» **SET EXERCISE 1**
Repeat word for word everything in the Sara Evans song article from "Sara Evans singles" down to "and Tom Shapiro.".

» **QUOTED PASSAGE**
Single by Sara Evans

from the album Real Fine Place
- Released: September 5, 2006
- Genre: Country
- Length: 4:37
- Label: RCA Nashville
- Songwriters: Sara Evans, Tony Martin, Tom Shapiro
- Producers: Sara Evans, Mark Bright

Sara Evans singles chronology
| "Coalmine" (2006) | "You'll Always Be My Baby" (2006) | "As If" (2007) |

= You'll Always Be My Baby =

"You'll Always Be My Baby" is a song co-written and recorded by American country music artist Sara Evans. It was released in September 5, 2006 as the fourth and final single from her 2005 album Real Fine Place. The song peaked at number 13 on the US Billboard Hot Country Songs chart. The song is also included on Evans' 2007 Greatest Hits album. Evans wrote this song with Tony Martin and Tom Shapiro.

Evans released a gift book featuring this song's lyrics as well as pictures of Evans with her three children, and her mother.

» **AVAILABLE RECORDS**
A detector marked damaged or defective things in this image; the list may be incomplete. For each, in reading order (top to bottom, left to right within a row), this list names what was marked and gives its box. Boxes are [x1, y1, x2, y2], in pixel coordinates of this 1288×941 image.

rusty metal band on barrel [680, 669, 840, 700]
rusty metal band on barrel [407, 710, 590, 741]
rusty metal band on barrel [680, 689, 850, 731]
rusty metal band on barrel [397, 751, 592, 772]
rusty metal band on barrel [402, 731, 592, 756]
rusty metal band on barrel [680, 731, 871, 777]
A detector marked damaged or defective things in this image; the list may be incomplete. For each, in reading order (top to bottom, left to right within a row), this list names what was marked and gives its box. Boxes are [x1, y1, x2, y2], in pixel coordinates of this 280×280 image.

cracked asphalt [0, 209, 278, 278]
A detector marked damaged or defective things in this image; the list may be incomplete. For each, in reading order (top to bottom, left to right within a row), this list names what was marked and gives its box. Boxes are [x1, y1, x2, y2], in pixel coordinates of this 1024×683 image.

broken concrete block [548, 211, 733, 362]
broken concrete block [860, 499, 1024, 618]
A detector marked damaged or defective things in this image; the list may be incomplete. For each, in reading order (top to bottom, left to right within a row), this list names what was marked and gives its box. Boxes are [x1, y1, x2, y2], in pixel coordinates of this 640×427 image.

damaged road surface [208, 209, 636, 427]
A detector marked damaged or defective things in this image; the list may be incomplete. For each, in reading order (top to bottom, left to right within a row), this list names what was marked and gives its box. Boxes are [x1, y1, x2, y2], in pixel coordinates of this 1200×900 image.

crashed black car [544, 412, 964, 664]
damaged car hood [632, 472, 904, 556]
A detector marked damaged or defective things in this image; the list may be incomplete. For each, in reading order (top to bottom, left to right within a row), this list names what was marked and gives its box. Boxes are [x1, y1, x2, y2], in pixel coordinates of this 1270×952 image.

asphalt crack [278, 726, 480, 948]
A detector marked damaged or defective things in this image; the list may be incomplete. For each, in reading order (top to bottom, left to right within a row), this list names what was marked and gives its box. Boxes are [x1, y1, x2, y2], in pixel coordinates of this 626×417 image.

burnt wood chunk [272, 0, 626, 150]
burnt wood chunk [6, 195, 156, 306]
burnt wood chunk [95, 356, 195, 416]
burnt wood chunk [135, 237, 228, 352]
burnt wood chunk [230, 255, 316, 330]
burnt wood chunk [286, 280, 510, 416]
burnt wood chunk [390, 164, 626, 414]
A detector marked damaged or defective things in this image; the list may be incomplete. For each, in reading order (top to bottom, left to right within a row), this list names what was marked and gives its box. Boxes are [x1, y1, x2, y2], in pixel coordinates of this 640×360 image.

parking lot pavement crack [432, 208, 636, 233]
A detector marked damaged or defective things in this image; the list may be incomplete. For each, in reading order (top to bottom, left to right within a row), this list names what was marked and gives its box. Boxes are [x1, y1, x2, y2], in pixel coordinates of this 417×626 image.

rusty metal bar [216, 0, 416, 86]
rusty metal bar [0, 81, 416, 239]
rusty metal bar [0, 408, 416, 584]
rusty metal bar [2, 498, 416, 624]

» **SET EXERCISE 2**
Turn everything in the listing from its start down to the line containing "rusty metal band on barrel [397, 751, 592, 772]" into a JSON list of strings, one string per line, leaving out blank lines.

» **TASK ANSWER 1**
Sara Evans singles chronology
| "Coalmine" (2006) | "You'll Always Be My Baby" (2006) | "As If" (2007) |

= You'll Always Be My Baby =

"You'll Always Be My Baby" is a song co-written and recorded by American country music artist Sara Evans. It was released in September 5, 2006 as the fourth and final single from her 2005 album Real Fine Place. The song peaked at number 13 on the US Billboard Hot Country Songs chart. The song is also included on Evans' 2007 Greatest Hits album. Evans wrote this song with Tony Martin and Tom Shapiro.

» **TASK ANSWER 2**
[
  "A detector marked damaged or defective things in this image; the list may be incomplete. For each, in reading order (top to bottom, left to right within a row), this list names what was marked and gives its box. Boxes are [x1, y1, x2, y2], in pixel coordinates of this 1288×941 image.",
  "rusty metal band on barrel [680, 669, 840, 700]",
  "rusty metal band on barrel [407, 710, 590, 741]",
  "rusty metal band on barrel [680, 689, 850, 731]",
  "rusty metal band on barrel [397, 751, 592, 772]"
]